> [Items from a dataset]
↓↓↓
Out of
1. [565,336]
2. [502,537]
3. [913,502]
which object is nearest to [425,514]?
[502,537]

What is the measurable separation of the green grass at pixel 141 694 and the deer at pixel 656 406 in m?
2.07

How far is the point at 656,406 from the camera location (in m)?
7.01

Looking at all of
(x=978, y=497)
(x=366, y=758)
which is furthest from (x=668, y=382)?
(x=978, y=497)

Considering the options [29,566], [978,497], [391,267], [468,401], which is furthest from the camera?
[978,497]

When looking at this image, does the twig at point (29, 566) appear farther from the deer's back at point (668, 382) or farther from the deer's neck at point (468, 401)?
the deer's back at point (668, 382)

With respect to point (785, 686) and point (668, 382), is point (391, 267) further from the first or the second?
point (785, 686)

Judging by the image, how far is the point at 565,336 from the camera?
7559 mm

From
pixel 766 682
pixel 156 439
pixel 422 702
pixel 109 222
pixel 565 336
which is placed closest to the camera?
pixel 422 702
↑↑↑
> [Short task] Write out again, unchanged, every line from the line containing "What is the" to the final line of the material above.

> [Full answer]
What is the measurable separation of the green grass at pixel 141 694 and the deer at pixel 656 406 in m?
2.07

How far is the point at 656,406 from the camera location (in m)?
7.01

Looking at all of
(x=978, y=497)
(x=366, y=758)
which is furthest from (x=668, y=382)?
(x=978, y=497)

Considering the options [29,566], [978,497], [391,267], [468,401], which is furthest from the camera?
[978,497]

When looking at this image, does the twig at point (29, 566) appear farther from the deer's back at point (668, 382) or farther from the deer's neck at point (468, 401)?
the deer's back at point (668, 382)

With respect to point (785, 686) and point (668, 382), is point (391, 267) further from the first or the second?
point (785, 686)

Judging by the image, how far is the point at 565,336 from the camera?
7559 mm

From
pixel 766 682
pixel 156 439
pixel 422 702
pixel 109 222
pixel 565 336
which is placed closest to the camera?
pixel 422 702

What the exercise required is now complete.